# Your assignment
Those lines of the data that hold the word "EZproxyForm" are to be copied out.

-- Opening Marker --

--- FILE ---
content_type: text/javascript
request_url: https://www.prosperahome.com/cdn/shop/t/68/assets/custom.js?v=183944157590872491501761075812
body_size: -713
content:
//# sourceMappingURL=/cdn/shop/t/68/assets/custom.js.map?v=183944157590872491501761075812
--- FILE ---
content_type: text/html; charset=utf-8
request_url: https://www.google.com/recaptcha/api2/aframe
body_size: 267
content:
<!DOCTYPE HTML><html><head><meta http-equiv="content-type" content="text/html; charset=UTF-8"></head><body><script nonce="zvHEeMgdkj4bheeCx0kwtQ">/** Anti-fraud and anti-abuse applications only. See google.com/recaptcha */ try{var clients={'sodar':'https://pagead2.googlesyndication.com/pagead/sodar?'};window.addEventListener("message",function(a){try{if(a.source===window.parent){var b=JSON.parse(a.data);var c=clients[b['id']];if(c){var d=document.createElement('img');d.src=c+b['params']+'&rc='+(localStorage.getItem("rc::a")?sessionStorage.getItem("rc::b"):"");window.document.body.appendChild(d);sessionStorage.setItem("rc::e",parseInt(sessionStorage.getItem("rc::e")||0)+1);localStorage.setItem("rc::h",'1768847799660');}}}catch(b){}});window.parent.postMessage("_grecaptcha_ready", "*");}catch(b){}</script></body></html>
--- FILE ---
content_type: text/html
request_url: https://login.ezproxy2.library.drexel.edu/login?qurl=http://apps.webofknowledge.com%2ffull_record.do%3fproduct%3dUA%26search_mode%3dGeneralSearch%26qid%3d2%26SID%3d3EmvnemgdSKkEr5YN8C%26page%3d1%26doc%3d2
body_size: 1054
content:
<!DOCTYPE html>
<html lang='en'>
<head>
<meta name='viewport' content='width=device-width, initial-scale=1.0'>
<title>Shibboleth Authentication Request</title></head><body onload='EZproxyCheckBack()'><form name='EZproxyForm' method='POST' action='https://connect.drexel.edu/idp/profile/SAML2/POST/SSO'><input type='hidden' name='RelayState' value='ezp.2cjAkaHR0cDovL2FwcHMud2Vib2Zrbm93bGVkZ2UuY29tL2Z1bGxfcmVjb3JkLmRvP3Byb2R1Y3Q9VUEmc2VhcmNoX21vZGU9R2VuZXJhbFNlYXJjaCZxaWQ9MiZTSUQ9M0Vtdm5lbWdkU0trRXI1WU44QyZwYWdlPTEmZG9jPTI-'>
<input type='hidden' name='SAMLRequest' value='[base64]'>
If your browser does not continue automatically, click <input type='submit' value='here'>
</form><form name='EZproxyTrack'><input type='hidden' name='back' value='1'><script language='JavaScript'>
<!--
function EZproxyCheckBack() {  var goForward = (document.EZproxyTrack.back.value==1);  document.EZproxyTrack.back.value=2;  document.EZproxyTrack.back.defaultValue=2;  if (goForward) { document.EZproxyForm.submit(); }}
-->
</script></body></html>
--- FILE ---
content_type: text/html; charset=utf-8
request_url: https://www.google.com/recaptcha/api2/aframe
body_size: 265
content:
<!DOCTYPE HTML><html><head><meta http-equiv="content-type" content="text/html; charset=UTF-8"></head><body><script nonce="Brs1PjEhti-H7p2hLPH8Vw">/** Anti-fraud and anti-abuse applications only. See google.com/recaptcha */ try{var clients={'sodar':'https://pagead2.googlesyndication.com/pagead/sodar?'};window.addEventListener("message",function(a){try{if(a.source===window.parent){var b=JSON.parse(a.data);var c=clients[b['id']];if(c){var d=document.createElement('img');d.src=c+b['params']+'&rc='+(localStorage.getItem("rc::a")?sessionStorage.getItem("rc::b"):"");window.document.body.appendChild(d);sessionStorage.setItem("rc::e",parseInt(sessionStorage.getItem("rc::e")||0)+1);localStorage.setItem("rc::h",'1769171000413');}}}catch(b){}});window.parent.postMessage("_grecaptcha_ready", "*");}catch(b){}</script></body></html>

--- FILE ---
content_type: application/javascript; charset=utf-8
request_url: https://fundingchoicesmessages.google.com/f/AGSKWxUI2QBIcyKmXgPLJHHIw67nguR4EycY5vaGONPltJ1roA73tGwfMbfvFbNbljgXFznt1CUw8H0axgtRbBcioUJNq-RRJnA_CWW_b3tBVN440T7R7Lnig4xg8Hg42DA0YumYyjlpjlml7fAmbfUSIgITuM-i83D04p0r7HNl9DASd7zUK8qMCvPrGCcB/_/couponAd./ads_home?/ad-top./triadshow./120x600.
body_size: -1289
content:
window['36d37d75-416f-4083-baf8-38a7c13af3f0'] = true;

-- Closing Marker --

# Expected answer
<title>Shibboleth Authentication Request</title></head><body onload='EZproxyCheckBack()'><form name='EZproxyForm' method='POST' action='https://connect.drexel.edu/idp/profile/SAML2/POST/SSO'><input type='hidden' name='RelayState' value='ezp.2cjAkaHR0cDovL2FwcHMud2Vib2Zrbm93bGVkZ2UuY29tL2Z1bGxfcmVjb3JkLmRvP3Byb2R1Y3Q9VUEmc2VhcmNoX21vZGU9R2VuZXJhbFNlYXJjaCZxaWQ9MiZTSUQ9M0Vtdm5lbWdkU0trRXI1WU44QyZwYWdlPTEmZG9jPTI-'>
function EZproxyCheckBack() {  var goForward = (document.EZproxyTrack.back.value==1);  document.EZproxyTrack.back.value=2;  document.EZproxyTrack.back.defaultValue=2;  if (goForward) { document.EZproxyForm.submit(); }}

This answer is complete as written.